— start Document —

My wife and I have been married for close to 17 years, we have two boys - almost 15, and almost 11.
My wife has had a few bouts with depression / burnout in the past, and has been off work for the last few months with the last round.

In the fall she confided in me that she thinks she has fallen for another man - a former co-worker who is no longer part of her organization, but works in a related agency. She has had no contact since October, but admits that she still thinks of him. Their relationship was never physical, and she tells me that they never had a conversation, that she wouldn't have in front of her parents and mine. I don't know this person, but she tells me he is a married man, with two children, and has never done anything to encourage her. Two weeks ago she decided that she would like to separate and see if there is something between them. My instinct tells me this is a bad idea, and if I understand what I am reading here, I think this is a really bad idea now.

Now for my errors - which I openly own. I have not in the past been aware of the differences in emotional needs, and admit that I have neglected hers. Realizing this, I am willing to work on these to fulfill them to the best of my ability. Provided she will give me a chance. We had a joint session last week with a counselor who convinced my wife to stay in the house for a week, and observe if I do fulfill what I can (i.e. Domestic Support and Family Commitment) of which I know I dropped the ball in the past. I know it is early still - just a few days, but I think I am pulling my weight there. I plan to continue to do this, as in my eyes I have about 16 years of an imbalance to correct. I would like 16 years at least to correct this.

— end Document —
— start Supplied entries —

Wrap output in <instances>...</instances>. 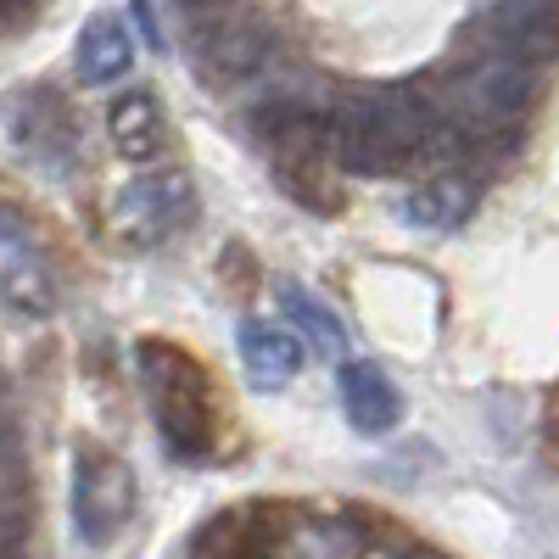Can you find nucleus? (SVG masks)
<instances>
[{
  "label": "nucleus",
  "mask_w": 559,
  "mask_h": 559,
  "mask_svg": "<svg viewBox=\"0 0 559 559\" xmlns=\"http://www.w3.org/2000/svg\"><path fill=\"white\" fill-rule=\"evenodd\" d=\"M464 146L448 112L408 84L353 90L331 107V157L342 174L358 179H392L414 163H442Z\"/></svg>",
  "instance_id": "f257e3e1"
},
{
  "label": "nucleus",
  "mask_w": 559,
  "mask_h": 559,
  "mask_svg": "<svg viewBox=\"0 0 559 559\" xmlns=\"http://www.w3.org/2000/svg\"><path fill=\"white\" fill-rule=\"evenodd\" d=\"M134 364H140V386H146V403H152V419H157L168 453L207 459L213 442H218V403H213L207 369L163 336L140 342Z\"/></svg>",
  "instance_id": "f03ea898"
},
{
  "label": "nucleus",
  "mask_w": 559,
  "mask_h": 559,
  "mask_svg": "<svg viewBox=\"0 0 559 559\" xmlns=\"http://www.w3.org/2000/svg\"><path fill=\"white\" fill-rule=\"evenodd\" d=\"M537 90H543V62L515 57V51H503V45L481 39L476 62L459 73L453 102L442 112L459 129V140H476L481 146V140H503V134H515L526 123Z\"/></svg>",
  "instance_id": "7ed1b4c3"
},
{
  "label": "nucleus",
  "mask_w": 559,
  "mask_h": 559,
  "mask_svg": "<svg viewBox=\"0 0 559 559\" xmlns=\"http://www.w3.org/2000/svg\"><path fill=\"white\" fill-rule=\"evenodd\" d=\"M191 218H197V191L185 179V168H174V163H157V168L146 163L112 197V236L134 252L168 247Z\"/></svg>",
  "instance_id": "20e7f679"
},
{
  "label": "nucleus",
  "mask_w": 559,
  "mask_h": 559,
  "mask_svg": "<svg viewBox=\"0 0 559 559\" xmlns=\"http://www.w3.org/2000/svg\"><path fill=\"white\" fill-rule=\"evenodd\" d=\"M134 521V471L118 453H79L73 464V532L84 548H112Z\"/></svg>",
  "instance_id": "39448f33"
},
{
  "label": "nucleus",
  "mask_w": 559,
  "mask_h": 559,
  "mask_svg": "<svg viewBox=\"0 0 559 559\" xmlns=\"http://www.w3.org/2000/svg\"><path fill=\"white\" fill-rule=\"evenodd\" d=\"M0 308H12L17 319L57 313V274L12 213H0Z\"/></svg>",
  "instance_id": "423d86ee"
},
{
  "label": "nucleus",
  "mask_w": 559,
  "mask_h": 559,
  "mask_svg": "<svg viewBox=\"0 0 559 559\" xmlns=\"http://www.w3.org/2000/svg\"><path fill=\"white\" fill-rule=\"evenodd\" d=\"M12 140L17 152L45 168V174H68L73 157H79V134H73V118L57 96H45V90H34V96L17 102V118H12Z\"/></svg>",
  "instance_id": "0eeeda50"
},
{
  "label": "nucleus",
  "mask_w": 559,
  "mask_h": 559,
  "mask_svg": "<svg viewBox=\"0 0 559 559\" xmlns=\"http://www.w3.org/2000/svg\"><path fill=\"white\" fill-rule=\"evenodd\" d=\"M481 39L548 68L559 57V0H498L481 23Z\"/></svg>",
  "instance_id": "6e6552de"
},
{
  "label": "nucleus",
  "mask_w": 559,
  "mask_h": 559,
  "mask_svg": "<svg viewBox=\"0 0 559 559\" xmlns=\"http://www.w3.org/2000/svg\"><path fill=\"white\" fill-rule=\"evenodd\" d=\"M308 342L280 319H241V364L258 392H286L302 376Z\"/></svg>",
  "instance_id": "1a4fd4ad"
},
{
  "label": "nucleus",
  "mask_w": 559,
  "mask_h": 559,
  "mask_svg": "<svg viewBox=\"0 0 559 559\" xmlns=\"http://www.w3.org/2000/svg\"><path fill=\"white\" fill-rule=\"evenodd\" d=\"M342 408L353 419V431H364V437H386L403 426V392L376 358L342 364Z\"/></svg>",
  "instance_id": "9d476101"
},
{
  "label": "nucleus",
  "mask_w": 559,
  "mask_h": 559,
  "mask_svg": "<svg viewBox=\"0 0 559 559\" xmlns=\"http://www.w3.org/2000/svg\"><path fill=\"white\" fill-rule=\"evenodd\" d=\"M107 140L129 163H157L168 152V112L152 90H123L107 107Z\"/></svg>",
  "instance_id": "9b49d317"
},
{
  "label": "nucleus",
  "mask_w": 559,
  "mask_h": 559,
  "mask_svg": "<svg viewBox=\"0 0 559 559\" xmlns=\"http://www.w3.org/2000/svg\"><path fill=\"white\" fill-rule=\"evenodd\" d=\"M476 202H481V179L464 174V168H442V174H431V179L403 202V224H419V229H459L464 218L476 213Z\"/></svg>",
  "instance_id": "f8f14e48"
},
{
  "label": "nucleus",
  "mask_w": 559,
  "mask_h": 559,
  "mask_svg": "<svg viewBox=\"0 0 559 559\" xmlns=\"http://www.w3.org/2000/svg\"><path fill=\"white\" fill-rule=\"evenodd\" d=\"M129 68H134V39H129V28H123L112 12H96V17L79 28V45H73V73H79V84L102 90V84H118Z\"/></svg>",
  "instance_id": "ddd939ff"
},
{
  "label": "nucleus",
  "mask_w": 559,
  "mask_h": 559,
  "mask_svg": "<svg viewBox=\"0 0 559 559\" xmlns=\"http://www.w3.org/2000/svg\"><path fill=\"white\" fill-rule=\"evenodd\" d=\"M280 313H286V324H292V331L319 353V358H347V324L331 313V308H324L308 286H302V280H280Z\"/></svg>",
  "instance_id": "4468645a"
},
{
  "label": "nucleus",
  "mask_w": 559,
  "mask_h": 559,
  "mask_svg": "<svg viewBox=\"0 0 559 559\" xmlns=\"http://www.w3.org/2000/svg\"><path fill=\"white\" fill-rule=\"evenodd\" d=\"M258 57H263V39H258L252 28L218 23V28L202 34V68H207L213 79H241V73L258 68Z\"/></svg>",
  "instance_id": "2eb2a0df"
},
{
  "label": "nucleus",
  "mask_w": 559,
  "mask_h": 559,
  "mask_svg": "<svg viewBox=\"0 0 559 559\" xmlns=\"http://www.w3.org/2000/svg\"><path fill=\"white\" fill-rule=\"evenodd\" d=\"M23 498V442H17V419L0 408V503Z\"/></svg>",
  "instance_id": "dca6fc26"
},
{
  "label": "nucleus",
  "mask_w": 559,
  "mask_h": 559,
  "mask_svg": "<svg viewBox=\"0 0 559 559\" xmlns=\"http://www.w3.org/2000/svg\"><path fill=\"white\" fill-rule=\"evenodd\" d=\"M0 7H12V0H0Z\"/></svg>",
  "instance_id": "f3484780"
}]
</instances>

— end Supplied entries —

Directive 1 =
Answer these questions using the account of the marriage above.
(a) How old are the couple's two boys?
(b) Since when has the wife had no contact with the former co-worker?
(c) For how long did the counselor convince the wife to stay in the house?
Directive 2 = Continue the account of the marriage after its final sentence.

Exercise result 1 =
(a) Almost 15 and almost 11.
(b) Since October.
(c) For a week.

Exercise result 2 =
In regards to other emotional needs like conversation, etc, she doesn't wish to have any part of it as she is "too tired" and wants to work on herself only. This rules out spending time together. I totally am not expecting any physical contact, as I understand the fatigue. Although we do sleep in the same bed. Until the week before her announcement we still made love approximately once a week - which has been our normal balance since the boys were born.

I am torn in that I would like to give her the time to help her get healthier, but at the same time feel she doesn't want to entertain a rebuilding process now, or in the future, and is focused on the other man.

As it stands now, I believe my love bank is sitting close to zero, and if we were to separate, especially with her not in a healthy mental place she may try for something more from him and eventually regret it, and feel even more guilt than she feels now.

She decided to tell my parents yesterday that she is thinking about leaving me, and then left the room to be alone. After an hour, I went to check on her, and her response was to cry and repeat "it's too late". I am not sure if she was saying this to me - telling me it is too late, or saying it to herself to remind herself that it is too late.

I understand that this is a long post, and that I probably left out information that would be helpful, as this is my first time dealing with anything like this please ask away. My TLDR question is how can I help rebuild my love bank, if my wife is not willing / able to invest in the time needed for me to fulfill her emotional needs (conversation for example - time together - with no expectation of sex).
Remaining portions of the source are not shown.